| Très
belle exposition organisée au Grand Palais pour montrer
un peintre trop rare (la dernière rétrospective
datait de 1938), auteur et spectateur de magnifiques toiles.
Edouard Vuillard naît le 11 novembre 1868 en Saône-et-Loire
d’une mère corsetière et d’un père
retraité de l’armée, il a une sœur
et un frère aînés. La famille Vuillard
emménage à Paris en 1877 et Edouard entre quelques
années plus tard au Lycée Condorcet où
il fera la connaissance de Maurice Denis, Ker-Xavier Roussel,
Aurélien Lugné-Poe et d’autres peintres,
poètes, journalistes et dramaturges qui constitueront
son entourage proche pour longtemps. Son père décède
en 1884 et sa mère survit grâce à l’atelier
de couture installé dans l’appartement familial,
scène de nombreux tableaux à venir.
En 1885, Edouard Vuillard abandonne l’idée de
devenir Saint-Cyrien et se destine, avec son ami Ker-Xavier
Roussel, à la peinture. Il suit des cours à
l’Ecole des Gobelins, à l’Académie
Julian, à l’Ecole des beaux-arts. Il entre dans
le groupe des Nabis, qui prônent l’absence de
perspective et l’utilisation d’aplats de couleurs
très franches, s’y lie avec Sérusier et
Bonnard et, parallèlement, il dessine des programmes
et des décors de théâtre, notamment pour
le Théâtre de l’œuvre où sont
mises en scène des pièces d’Ibsen, Strindberg
et Maeterlinck. Il se lance également dans la décoration
et reçoit de nombreuses commandes de dessus de porte,
de paravents, de panneaux décoratifs. C’est ainsi
qu’il fait la connaissance de Misia Natanson, qui devient
sa muse, et de son mari Thadée. Dans cet environnement
très bourgeois, il croisera notamment Mallarmé
et se liera d‘amitié avec Valloton.
En 1900, Vuillard rencontre Jos Hessel, son futur marchand,
et son épouse, Lucy, sa nouvelle muse et sa maîtresse.
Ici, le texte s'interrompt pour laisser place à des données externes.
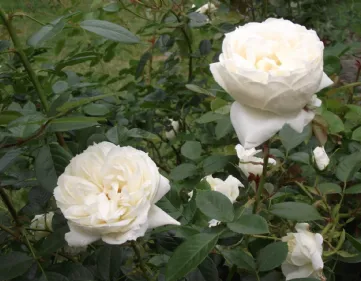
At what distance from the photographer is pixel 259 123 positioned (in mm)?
645

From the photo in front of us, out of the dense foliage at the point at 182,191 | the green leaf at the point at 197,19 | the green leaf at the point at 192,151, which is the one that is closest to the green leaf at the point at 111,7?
the dense foliage at the point at 182,191

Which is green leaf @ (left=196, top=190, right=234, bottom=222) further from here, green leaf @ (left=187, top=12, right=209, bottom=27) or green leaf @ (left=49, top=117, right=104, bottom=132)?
green leaf @ (left=187, top=12, right=209, bottom=27)

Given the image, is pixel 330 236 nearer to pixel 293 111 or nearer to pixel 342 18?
pixel 293 111

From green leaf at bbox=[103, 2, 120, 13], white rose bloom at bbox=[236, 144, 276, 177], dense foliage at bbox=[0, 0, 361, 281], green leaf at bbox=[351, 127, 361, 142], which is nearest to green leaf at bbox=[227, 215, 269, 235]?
dense foliage at bbox=[0, 0, 361, 281]

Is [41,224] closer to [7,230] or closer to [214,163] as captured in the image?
[7,230]

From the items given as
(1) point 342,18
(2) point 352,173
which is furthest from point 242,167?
(1) point 342,18

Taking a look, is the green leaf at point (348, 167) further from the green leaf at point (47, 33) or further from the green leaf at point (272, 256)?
the green leaf at point (47, 33)

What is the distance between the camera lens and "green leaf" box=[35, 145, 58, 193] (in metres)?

À partir de 1912, il réalise de plus en plus
de portraits, avant de se lancer dans des sujets plus guerriers
en 1917 en tant que peintre des armées.
En 1938 a lieu, pour les 70 ans de l’artiste, une grande
rétrospective au musée des Arts décoratifs.
Édouard Vuillard meurt à La Baule, le 21 juin
1940.
Dans sa vie personnelle, extrêmement riche en rencontres,
que ce soit dans les milieux artistique, intellectuel ou bourgeois,
Vuillard puisera une inspiration sans limite qui l’entraîne
dans tous les genres et qui engendre une prolifération
d’œuvres.
La rétrospective qui se tient actuellement au Grand
Palais en réunit le plus grand nombre depuis celle
ayant eu lieu du vivant du peintre en 1938. Elle s’organise
autour des grands thèmes abordés par Vuillard,
plus que selon une réelle chronologie. C’est
ainsi que le visiteur voyage, de salle en salle, d’un
monde confiné et clos représentant les célèbres
"intérieurs", pour la plupart inspirés
de l’appartement familial ou de ceux de proches, à
l’ouverture vers l’extérieur offerte par
les différentes vues des jardins publics ou de la place
Vintimille, en passant par les décors de théâtre
épurés et japonisants ou les portraits saisissants
de modernité.
Quelle que soit l’influence qui transparaît dans
la toile, nabie, pointilliste, impressionniste, fauve, classique
ou moderne, on retrouve le même souci du détail,
la même harmonie dans les couleurs, le même talent
qui permettent au peintre de recréer dans son tableau
une véritable ambiance, celle de la scène représentée.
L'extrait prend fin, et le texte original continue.